Constraining ammonia dairy emissions during NASA DISCOVER-AQ California: surface and airborne observation comparisons with CMAQ simulations

Abstract:

Agricultural ammonia (NH₃) emissions are highly uncertain in current bottom-up inventories. Ammonium nitrate is a dominant component of fine aerosols in agricultural regions such as the Central Valley of California, especially during winter. Recent high resolution regional modeling efforts in this region have found significant ammonium nitrate and gas-phase NH₃ biases during summer. We compare spatially-resolved surface and boundary layer gas-phase NH₃ observations during NASA DISCOVER-AQ California with Community Multi-Scale Air Quality (CMAQ) regional model simulations driven by the EPA NEI 2008 inventory to constrain wintertime NH₃ model biases.

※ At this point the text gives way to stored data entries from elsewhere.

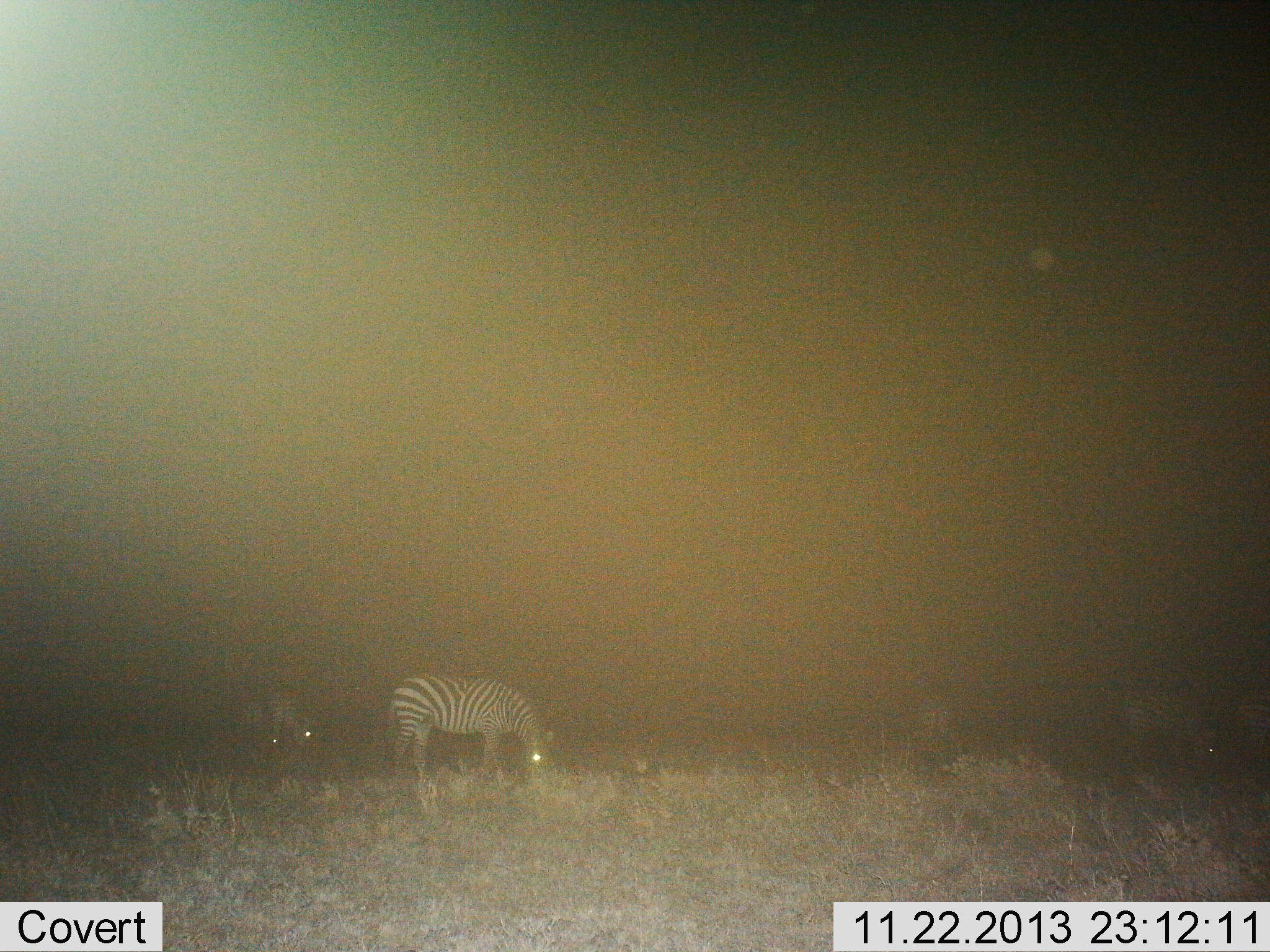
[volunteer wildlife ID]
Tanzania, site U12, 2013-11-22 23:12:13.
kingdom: Animalia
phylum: Chordata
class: Mammalia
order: Perissodactyla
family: Equidae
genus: Equus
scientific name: Equus quagga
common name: plains zebra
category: zebra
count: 4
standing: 50%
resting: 10%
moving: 0%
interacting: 0%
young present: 0%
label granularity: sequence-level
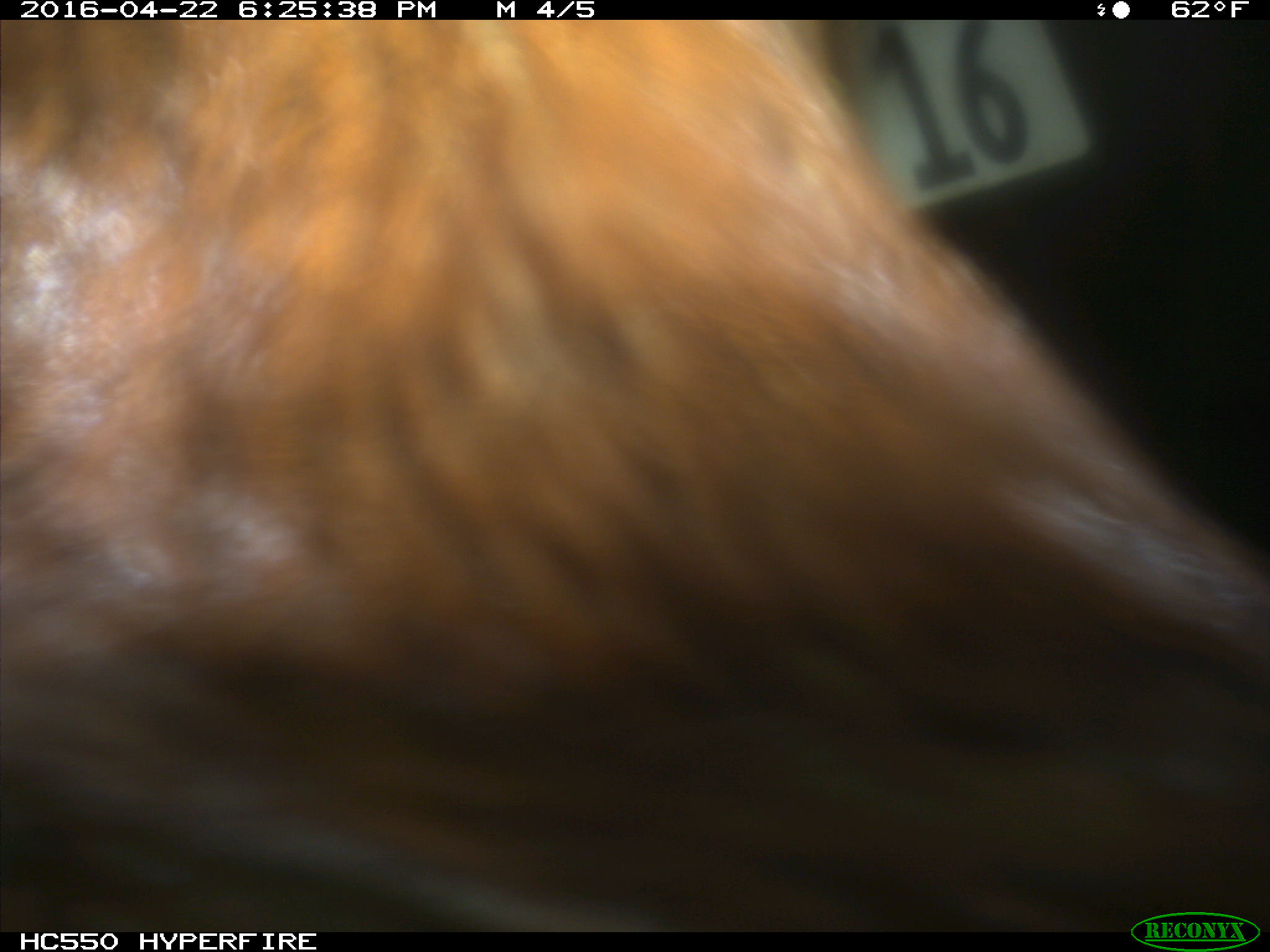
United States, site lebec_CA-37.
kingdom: Animalia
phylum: Chordata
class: Mammalia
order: Artiodactyla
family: Bovidae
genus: Bos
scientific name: Bos taurus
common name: domestic cow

We evaluate model performance with respect to aerosol partitioning, mixing and deposition to constrain contributions to modeled NH₃ concentration biases in the Central Valley Tulare dairy region. Ammonia measurements performed with an open-path mobile platform on a vehicle are gridded to 4 km resolution hourly background concentrations. A peak detection algorithm is applied to remove local feedlot emission peaks. Aircraft NH₃, NH₄⁺ and NO₃^- observations are also compared with simulations extracted along the flight tracks. We find NH₃ background concentrations in the dairy region are underestimated by three to five times during winter and NH₃ simulations are moderately correlated with observations (r = 0.36). Although model simulations capture NH₃ enhancements in the dairy region, these simulations are biased low by 30-60 ppbv NH₃. Aerosol NH₄⁺ and NO₃^- are also biased low in CMAQ by three and four times respectively. Unlike gas-phase NH₃, CMAQ simulations do not capture typical NH₄+ or NO₃- enhancements observed in the dairy region. In contrast, boundary layer height simulations agree well with observations within 13%. We also address observational constraints on simulated NH₃ deposition fluxes. These comparisons suggest that NEI 2008 wintertime dairy emissions are underestimated by a factor of three to five. We test sensitivity to emissions by increasing the NEI 2008 NH₃ emissions uniformly across the dairy region and evaluate the impact on modeled concentrations. These results are applicable to improving predictions of ammoniated aerosol loading and highlight the value of mobile platform spatial NH₃ measurements to constrain emission inventories.